Este artigo de Vitor Bento no DiarioEconomico.com, Mal acabados, é exemplar e diz isso por outras palavras (e o que diz, vale para tudo):
"Uma das marcas estéticas da paisagem do subdesenvolvimento é a falta, ou a manifesta imperfeição, de acabamentos nas obras. Ainda não há muito tempo, pelo interior do nosso país, eram visíveis essas marcas em muitas construções, cujo exterior se ficava pelo tijolo em tosco ou, quando muito, pelo reboco. É um sinal de subdesenvolvimento em todos os sentidos.
Em sentido material, traduzindo a manifesta escassez de recursos e a consequente prioritização do essencial – antes uma casa mal acabada do que casa nenhuma. E em sentido cultural, representando o estádio de postergação dos bens do espírito, quando se não preenchem as necessidades básicas do corpo – antes mais um quarto para os miúdos do que as paredes pintadas.Note-se que esta é uma situação diferente – e, em certo sentido, anterior – ao manifesto mau gosto “novo riquista” de uma súbita afluência material, publicamente testemunhada em ornamentos (ou “projectos”) exuberantemente inapropriados.
Na ausência de factores compensatórios – elites cultas e influentes, por exemplo – aquela marca do subdesenvolvimento tende a entranhar-se como norma cultural, acabando por se constituir num obstáculo ao desenvolvimento, quer cultural, quer económico, das sociedades. Habituadas a atamancar por necessidade primária, as sociedades onde uma tal marca penetrou a própria cultura, permanecem insensíveis à qualidade. E essa atávica insensibilidade, acaba, por sua vez, por se transformar numa resistência ao progresso da produtividade, quando a criação de valor económico passa a depender mais da sofisticação do que se faz do que do esforço com que se faz.
A aceitação do “mais ou menos” como norma, em lugar da busca da excelência, torna-se numa desvantagem competitiva quando a competição se decide pela qualidade.Entre nós estão ainda muito presentes e bem visíveis à nossa volta, as reminiscências desta cultura do “mal acabado” e da aceitação do mais ou menos.
É vê-las, nomeadamente, nas obras de intervenção ou reparação do espaço urbano, seja nos montinhos desleixadamente deixados no final, seja nos pronunciados desnivelamentos dos remendos das estradas, ruas ou passeios, seja nos desalinhamentos dos desenhos das calçadas, etc.Estes desalinhamentos, então, são um testemunho exemplar desta cultura de mediocridade.
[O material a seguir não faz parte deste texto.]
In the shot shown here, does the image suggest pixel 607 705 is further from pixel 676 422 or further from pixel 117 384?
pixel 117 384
Muitos dos passeios da capital são ornamentados com os testemunhos decorativos da chamada calçada à portuguesa. No meio dessas calçadas existem tampas de alçapões destinados às tubagens dos telefones, águas, electricidade, etc. Para se integrarem com a decoração do passeio de que fazem parte, foram essas tampas também cobertas de calçada e esta foi alinhada com a decoração envolvente. Pois de cada vez que há uma intervenção técnica que obriga à abertura desses alçapões, só por efeito do acaso, voltará a tampa a ser posicionada de forma a alinhar o seu desenho com o do passeio de que é parte. O resultado é mais um testemunho da marca cultural do subdesenvolvimento, à vista de todos, sobretudo dos estrangeiros que nos visitam.
O esforço necessário para repor o equilíbrio inicial seria praticamente nulo. Só requeria um mero cuidado do olhar e algum brio no que se faz. Mas seria preciso, previamente, que quem faz essas intervenções não fosse culturalmente insensível à qualidade e não lhe bastasse o “mais ou menos”. Enquanto subsistir esta insuficiência cultural, a nossa produtividade terá mais dificuldade do que seria necessário em “dar o salto” que precisa para nos sustentar no patamar de consumo a que nos habituámos. Ao nível das empresas que competem no mercado internacional, essa transformação vai-se conseguindo com um apropriado sistema de incentivos. Mas nas actividades protegidas – que são muitas – uma tal insuficiência perdura mais demoradamente."